How Social Networking can be bad for the Youth?
Just like a coin, social networking also has two facets – good and bad. Although SNSs can prove really helpful in empowering the minds of the youth, it can prove terrible for the others if not used in a right way. As we grow up, we go through various phases of life. Adolescence is one such stage in our life when we get angry over tertiary issues and are overwhelmed by a small gesture of warmth and love of our friends. Sometimes the adolescents on the SNSs handle certain situations in the cyber world callously and ultimately fall into the traps of cyber crimes, without even knowing the consequences of certain online activities.
Many online communities are free to use with a few flexible conditions like the minimum age limit of 18 -years. The authenticity of the information thus provided by the users is not thoroughly checked by the organisations concerned. This results in fake accounts and multiple accounts of a single user. Fake accounts of celebrities are also formed that directly or indirectly affect their reputation.

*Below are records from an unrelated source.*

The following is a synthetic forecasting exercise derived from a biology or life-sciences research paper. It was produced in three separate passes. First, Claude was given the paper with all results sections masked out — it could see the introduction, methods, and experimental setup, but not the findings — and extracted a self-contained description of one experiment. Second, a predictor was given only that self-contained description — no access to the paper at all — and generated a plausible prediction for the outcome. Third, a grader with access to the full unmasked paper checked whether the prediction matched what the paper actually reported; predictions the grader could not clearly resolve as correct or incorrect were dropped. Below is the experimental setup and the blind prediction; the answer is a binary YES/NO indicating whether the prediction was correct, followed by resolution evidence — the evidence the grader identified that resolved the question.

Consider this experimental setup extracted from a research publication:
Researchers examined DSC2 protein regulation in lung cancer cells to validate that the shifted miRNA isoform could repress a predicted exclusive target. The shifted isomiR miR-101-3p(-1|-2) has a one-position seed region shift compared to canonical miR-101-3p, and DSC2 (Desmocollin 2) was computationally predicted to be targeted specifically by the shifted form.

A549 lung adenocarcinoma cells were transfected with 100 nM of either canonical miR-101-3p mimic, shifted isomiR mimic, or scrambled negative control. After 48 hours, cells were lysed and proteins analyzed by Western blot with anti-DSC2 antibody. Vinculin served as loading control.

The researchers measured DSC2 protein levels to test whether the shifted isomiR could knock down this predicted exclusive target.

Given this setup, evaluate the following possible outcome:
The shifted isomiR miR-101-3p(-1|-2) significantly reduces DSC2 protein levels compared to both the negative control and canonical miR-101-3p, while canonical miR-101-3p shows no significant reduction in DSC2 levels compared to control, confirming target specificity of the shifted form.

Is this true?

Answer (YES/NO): YES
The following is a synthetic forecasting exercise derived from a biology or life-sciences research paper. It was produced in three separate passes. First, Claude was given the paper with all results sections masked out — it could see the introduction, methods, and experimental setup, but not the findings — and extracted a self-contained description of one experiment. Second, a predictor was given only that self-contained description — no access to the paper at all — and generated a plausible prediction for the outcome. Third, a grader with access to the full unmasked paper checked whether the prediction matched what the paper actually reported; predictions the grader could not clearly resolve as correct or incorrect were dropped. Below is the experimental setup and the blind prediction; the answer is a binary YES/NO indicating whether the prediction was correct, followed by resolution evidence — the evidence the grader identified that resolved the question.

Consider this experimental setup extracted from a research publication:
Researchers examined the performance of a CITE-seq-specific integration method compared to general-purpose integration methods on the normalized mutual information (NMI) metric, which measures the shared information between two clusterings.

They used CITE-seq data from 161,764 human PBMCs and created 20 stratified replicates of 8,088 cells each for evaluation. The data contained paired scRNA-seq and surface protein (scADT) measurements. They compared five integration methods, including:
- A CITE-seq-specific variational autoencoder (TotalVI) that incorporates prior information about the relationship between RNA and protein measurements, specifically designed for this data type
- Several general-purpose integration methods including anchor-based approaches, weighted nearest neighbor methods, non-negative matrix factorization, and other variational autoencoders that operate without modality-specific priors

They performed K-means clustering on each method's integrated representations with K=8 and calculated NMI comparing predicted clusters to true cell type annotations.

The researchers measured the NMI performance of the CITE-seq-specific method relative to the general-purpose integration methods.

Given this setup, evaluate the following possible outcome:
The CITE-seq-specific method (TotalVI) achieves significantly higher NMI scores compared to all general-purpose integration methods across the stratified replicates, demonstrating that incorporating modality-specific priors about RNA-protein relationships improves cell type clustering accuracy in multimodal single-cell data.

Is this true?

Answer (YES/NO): NO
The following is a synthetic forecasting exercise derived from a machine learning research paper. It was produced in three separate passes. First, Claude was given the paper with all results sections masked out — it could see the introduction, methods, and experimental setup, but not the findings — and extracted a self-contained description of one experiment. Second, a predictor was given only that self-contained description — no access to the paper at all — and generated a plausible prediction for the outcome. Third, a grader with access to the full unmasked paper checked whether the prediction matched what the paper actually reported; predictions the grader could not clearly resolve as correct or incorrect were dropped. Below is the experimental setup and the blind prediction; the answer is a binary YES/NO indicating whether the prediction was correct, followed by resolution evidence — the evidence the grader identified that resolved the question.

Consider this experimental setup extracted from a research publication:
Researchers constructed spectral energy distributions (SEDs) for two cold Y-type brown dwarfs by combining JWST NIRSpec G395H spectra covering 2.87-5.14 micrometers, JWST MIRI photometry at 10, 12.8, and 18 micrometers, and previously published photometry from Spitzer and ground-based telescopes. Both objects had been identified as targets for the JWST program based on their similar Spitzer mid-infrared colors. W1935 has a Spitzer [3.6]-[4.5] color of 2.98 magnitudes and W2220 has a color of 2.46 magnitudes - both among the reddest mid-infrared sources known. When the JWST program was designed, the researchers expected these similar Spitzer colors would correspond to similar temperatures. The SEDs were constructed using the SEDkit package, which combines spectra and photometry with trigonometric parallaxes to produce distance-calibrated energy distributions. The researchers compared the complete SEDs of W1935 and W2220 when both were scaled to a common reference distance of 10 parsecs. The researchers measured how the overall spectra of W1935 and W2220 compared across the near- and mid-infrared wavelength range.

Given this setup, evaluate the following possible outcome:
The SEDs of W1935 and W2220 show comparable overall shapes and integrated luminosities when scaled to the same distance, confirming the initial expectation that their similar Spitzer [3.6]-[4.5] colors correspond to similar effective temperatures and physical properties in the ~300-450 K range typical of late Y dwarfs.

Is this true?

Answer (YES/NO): NO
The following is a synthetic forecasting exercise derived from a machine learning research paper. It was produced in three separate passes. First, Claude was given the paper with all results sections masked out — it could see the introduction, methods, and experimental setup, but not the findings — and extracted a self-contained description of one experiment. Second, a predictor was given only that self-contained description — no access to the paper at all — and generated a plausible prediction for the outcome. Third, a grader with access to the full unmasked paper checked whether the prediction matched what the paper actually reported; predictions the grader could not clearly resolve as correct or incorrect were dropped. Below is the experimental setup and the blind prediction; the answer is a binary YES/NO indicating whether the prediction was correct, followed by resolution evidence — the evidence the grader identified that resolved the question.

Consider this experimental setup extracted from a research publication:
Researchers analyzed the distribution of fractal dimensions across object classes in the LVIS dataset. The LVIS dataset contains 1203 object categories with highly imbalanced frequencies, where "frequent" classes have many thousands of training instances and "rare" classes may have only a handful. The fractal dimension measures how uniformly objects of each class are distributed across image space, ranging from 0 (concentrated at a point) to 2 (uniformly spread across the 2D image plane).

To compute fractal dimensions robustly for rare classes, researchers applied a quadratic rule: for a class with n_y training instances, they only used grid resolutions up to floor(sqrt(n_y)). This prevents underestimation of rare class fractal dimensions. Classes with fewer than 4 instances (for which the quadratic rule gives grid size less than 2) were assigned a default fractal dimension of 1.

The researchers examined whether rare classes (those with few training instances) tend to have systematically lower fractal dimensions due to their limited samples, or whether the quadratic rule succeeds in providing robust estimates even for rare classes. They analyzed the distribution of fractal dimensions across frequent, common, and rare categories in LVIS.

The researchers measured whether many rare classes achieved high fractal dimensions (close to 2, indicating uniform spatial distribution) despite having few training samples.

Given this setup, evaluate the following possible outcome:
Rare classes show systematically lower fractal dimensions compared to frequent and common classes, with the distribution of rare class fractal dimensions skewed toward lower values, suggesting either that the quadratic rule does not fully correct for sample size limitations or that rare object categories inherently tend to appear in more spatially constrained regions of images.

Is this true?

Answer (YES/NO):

Many users of SNSs spend much time on the internet in incognito mode, stalking the personal activities of their friends and classmates. Stalking is considered a cyber crime and is punishable by law. The risk of identity theft also prevails as strangers added to your friend list can browse your personal information and use it for their personal benefits.
Recently, AVG Technologies, a global leader in security software, brought into the light the fact that pre-teens are writing malware designed to steal login details of the users of online gaming communities. Today’s digitally fluent generation is swifter in understanding the usage of smart phones, tablets and laptops as compared to the previous generations. An increase in the cases of mobile threat, email threat and online abuse are the result of too much exposure to the internet. These young minds don’t even fear the prospect of going to jail. In fact, they regard themselves as the Che Guevaras of cyber space. If the wrongful online activities of the youth are not corrected at the right time then it could lead to worse consequences, later on.
The Ugly Side of Social Networking:
There is an immediate need to make the youth understand the gravity of the consequences of using inappropriate language on SNSs. Abusing and stalking someone is a crime. When someone is found guilty of using abusive language for someone online then he or she may be prosecuted under cyber crime law in India. Several incidences have taken place in cities like Chandigarh and Mumbai when people have been sued for uploading inappropriate pictures of their female friends on the SNSs. In most of the cases the cause behind such behaviour is jealousy and enmity with the victim. Many youngsters are using dating sites for exchanging personal photographs and details, which in return could lead to embarrassing situations in future.
During an investigation, by ‘The Times’, a British national newspaper, it came to light that many prostitutes and sex agencies are using social networking tools to lure new customers. Students are vulnerable to fall into their trap and can easily become the victim of sexual abuse and harassment. Such incidents can leave the victim emotionally traumatic for years.
Protecting Children from Wrongful Cyber Activities
Interference of parents in the virtual world of the teens can prevent them from falling into the wrong cyber activities. An open discussion on the safety and security concerns of the SNSs could prove helpful. Social networking in one or the other way has brought a gap between children and their parents. Spending quality time with family could help in bridging the growing digital gap between children and parents.